From Wall Street to Elm Street, quickly

by Eric Ginsburg

Nearly 50 people huddled in a dimly lit circle between Green Street and the government plaza, some underdressed for one of the first cool nights of the season. Not to worry — someone brought extra blankets to share with the unusual assembly of strangers gathering on a Friday night.

They came from Thomasville with their kids, from at least five college campuses and countless neighborhoods. They’ve been following the Occupy Wall Street movement — some of them for less than a day and many since it began.

In the last week, Occupy Wall Street in New York City has erupted onto the international scene after unprovoked police attacks, 700 arrests on the Brooklyn Bridge, everincreasing union support and high-profile celebrity endorsements.

Their message is clear: The system is broken, and the 99 percent of people in the country will no longer allow the other 1 percent to rule us. The target is what author Chris Hedges aptly described as “the criminal class on Wall Street,” and now satellite occupations are being planned in cities nationwide including six in North Carolina.

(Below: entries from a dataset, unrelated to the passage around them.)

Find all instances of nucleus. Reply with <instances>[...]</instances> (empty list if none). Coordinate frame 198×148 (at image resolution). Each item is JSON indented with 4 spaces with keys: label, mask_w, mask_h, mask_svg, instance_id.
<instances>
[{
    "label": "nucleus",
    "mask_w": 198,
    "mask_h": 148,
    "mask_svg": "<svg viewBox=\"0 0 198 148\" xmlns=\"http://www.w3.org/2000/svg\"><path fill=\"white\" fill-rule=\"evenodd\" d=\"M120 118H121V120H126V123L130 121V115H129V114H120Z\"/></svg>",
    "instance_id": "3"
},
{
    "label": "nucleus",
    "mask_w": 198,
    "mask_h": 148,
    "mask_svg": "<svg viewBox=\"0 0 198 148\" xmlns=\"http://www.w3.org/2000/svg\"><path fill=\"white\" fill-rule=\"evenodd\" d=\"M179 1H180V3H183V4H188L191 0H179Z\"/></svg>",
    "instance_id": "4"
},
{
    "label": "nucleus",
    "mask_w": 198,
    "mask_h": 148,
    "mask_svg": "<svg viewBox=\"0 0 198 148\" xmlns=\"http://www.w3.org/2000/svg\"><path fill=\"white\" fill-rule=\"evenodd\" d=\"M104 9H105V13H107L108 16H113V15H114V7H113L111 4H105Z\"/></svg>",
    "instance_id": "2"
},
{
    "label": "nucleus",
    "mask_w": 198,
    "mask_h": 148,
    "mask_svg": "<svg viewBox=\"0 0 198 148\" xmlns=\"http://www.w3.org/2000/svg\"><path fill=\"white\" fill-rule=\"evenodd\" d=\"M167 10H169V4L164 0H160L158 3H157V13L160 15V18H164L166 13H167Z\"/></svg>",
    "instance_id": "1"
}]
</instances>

The Occupy Greensboro general assembly began with introductions, and people cited a wide range of reasons for attending, most of which boiled down to a direct economic need and being fed up with the status quo.

Throughout the meeting it became increasingly clear that everyone didn’t share the same vision for the future, or even for a local occupation as attendees tried to navigate the tension between a pressing desire for action and the indispensable need to coordinate and orga nize strategically. Carefully and inclusively, the meeting was (sometimes painfully) slow.

After more than an hour and a half, people began leaving and the frustration boiled over. One of the meeting organizers blurted out that nothing had been accomplished and that if the revolution in Egypt was spontaneous, Greensboro’s should be too.

Other attendees were quick to point out, and rightly so, that while nobody knew how widespread Arab Spring would become, it was anything but spontaneous. The organizers were well trained in Gene Sharp’s theories of nonviolent resistance and significant planning went into preparing for the events that unfolded on a world stage.

Similar mythology exists in our own history. Rosa Parks wasn’t just too tired to give up her seat — she trained at the Highlander Research and Education Center and was an active NAACP member. Even the Occupy Wall Street planners met for months beforehand and continue to spend long hours in general assembly meetings hammering out details.

In the end, the meeting drew to a close with attendees planning to meet again in two days with the intention of figuring out enough details for an occupation to begin.

The media is struggling to discern what the occupiers’ goals are, with the New York Times calling them “ideologically vague and strategically baffling.” Bloggers and columnists have said they’re unfocused hippies. While every participant might not be able to summarize their grievances into a sound bite, it’s easy to understand why the occupations have such widespread appeal. Only a few people are benefiting from the status quo, and as the Occupy Wall Street declaration points out, there is an endless list of ways corporations and the 1 percent benefit from everyone else’s suffering.

Everyone who decided to spend their Friday night bundled up and discussing working groups and ground rules was there because they are frustrated and believe in a better future through collective action.

They may not have all the answers, but we shouldn’t expect them to. In fact, we should be more worried about pundits with quick fixes to deeply entrenched inequalities and our broken economic and political systems than about the thousands of people who are humble enough not to claim they have the solution and are aware enough to know that action is necessary.

Many of the occupiers in New York and their counterparts locally are new to organizing, but they are standing on strong foundations. Their chant of “We are the 99 percent” or banners reading “We the people” are just the current incarnations of the older slogan ,“All power to the people.”

They do not represent 99 percent of the country — they only represent themselves — but their membership in “the 99” and belief in taking action is likely their only defining characteristic. Here, they came from throughout the city and region, from a plethora of backgrounds and identities, which is their strength.

On Oct. 14 I’ll be in the Big Apple for my uncles’ wedding and will stop by to see it for myself. Around the same time, dozens of Elon University students will spend their fall break participating in the Wall Street occupation, and the Triad efforts will likely be in full swing.

The movement is in its infancy, but has already shown considerable promise. There are plenty of things Occupy Wall Street could do differently, but they are inviting us to bring our ideas and participate. They must be taken seriously. After all, most of us are experiencing various forms of disempowerment and disenfranchisement — we are part of the 99 percent too.